Charlottezweb Hosting => Server Updates & Outages => Topic started by: Jason on January 31, 2006, 06:17:57 PM

Title: Jan 31, 2006 :: Cyclone issue
Post by: Jason on January 31, 2006, 06:17:57 PM
I'm working on a Cyclone issue right now. 

I will update this post shortly with more info as I get it.

Regards,
Jason
Title: Re: Jan 31, 2006 :: Cyclone issue
Post by: Jason on January 31, 2006, 06:50:12 PM
No updates at this time.  I'm in communication with hands-on support at the datacenter.  The server was unresponsive at the time.  They're still working. 

Updates will be here as soon as I have them.

Thank you for your patience.

-Jason
Title: Re: Jan 31, 2006 :: Cyclone issue
Post by: Jason on January 31, 2006, 06:53:56 PM
Service is restored...

More info to follow.
Title: Re: Jan 31, 2006 :: Cyclone issue
Post by: Jason on January 31, 2006, 07:59:16 PM
Here's an explanation of what occurred this evening.

I received a page/call from Alertra that httpd was down.  I immediately checked and my support had already opened an "unresponsive server" alert.  (They beat me to it in a less than 3 minute outage). 

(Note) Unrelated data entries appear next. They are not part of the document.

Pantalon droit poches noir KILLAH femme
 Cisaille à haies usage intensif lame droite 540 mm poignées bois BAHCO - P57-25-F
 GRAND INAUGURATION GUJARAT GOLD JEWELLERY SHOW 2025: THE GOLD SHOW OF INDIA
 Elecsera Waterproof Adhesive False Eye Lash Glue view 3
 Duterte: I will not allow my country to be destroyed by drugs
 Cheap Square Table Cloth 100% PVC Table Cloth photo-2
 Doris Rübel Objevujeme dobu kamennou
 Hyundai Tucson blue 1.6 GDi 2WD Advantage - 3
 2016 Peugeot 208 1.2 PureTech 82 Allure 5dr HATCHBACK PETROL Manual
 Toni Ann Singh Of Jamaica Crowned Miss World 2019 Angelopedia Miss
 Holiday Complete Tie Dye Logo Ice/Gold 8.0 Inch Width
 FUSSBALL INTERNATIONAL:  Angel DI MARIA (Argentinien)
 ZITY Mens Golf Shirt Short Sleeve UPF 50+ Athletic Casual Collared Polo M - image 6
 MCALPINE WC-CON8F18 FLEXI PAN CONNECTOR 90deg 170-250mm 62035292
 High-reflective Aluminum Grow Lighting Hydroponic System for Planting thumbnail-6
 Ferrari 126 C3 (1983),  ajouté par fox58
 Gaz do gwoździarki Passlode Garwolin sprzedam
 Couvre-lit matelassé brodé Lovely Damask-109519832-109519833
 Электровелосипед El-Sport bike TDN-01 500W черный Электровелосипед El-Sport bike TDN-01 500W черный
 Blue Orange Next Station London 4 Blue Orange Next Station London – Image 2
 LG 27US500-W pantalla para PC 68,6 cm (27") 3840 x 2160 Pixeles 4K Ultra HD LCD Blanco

In this case, the server was completely unresponsive that required a hands-on reboot.  All of that was accomplished within approx 25 mins (a little slow due to some other circumstances). 

However, this is our newest server and an incorrect network gateway setting kept it off the Internet even after it was rebooted and up and running.  That added some additional time for the outage that should've never occurred.  This has been corrected to prevent further issues.

The type of failure that we experienced is generally representative of a hardware issue in many cases.  I had a memory test run which failed -- not a good sign.

So, we will be replacing the memory within the next 30 minutes.  I made the decision to do this now in a controlled setting, rather than to schedule it for a more convenient time.  Doing so risks further outages in the meantime which could cause software problems that we don't need.

Therefore, the server will go offline -- hopefully for less than 15 minutes -- within the next short while to have new memory installed.

This should greatly reduce the chances of a memory-related failure in the future.

Thank you for your patience.  I will update this thread once complete.
Title: Re: Jan 31, 2006 :: Cyclone issue
Post by: Jason on January 31, 2006, 08:58:36 PM
Memory swap is complete and the server is running normally again.

The swap took just under 9 mins.

We then re-ran our memory test (which brought loads up during its progress) and it passed successfully. 

We'll continue to monitor possible hardware issues if this re-occurs, however, we believe bad memory to be the culprit at this time.

Regards,
Jason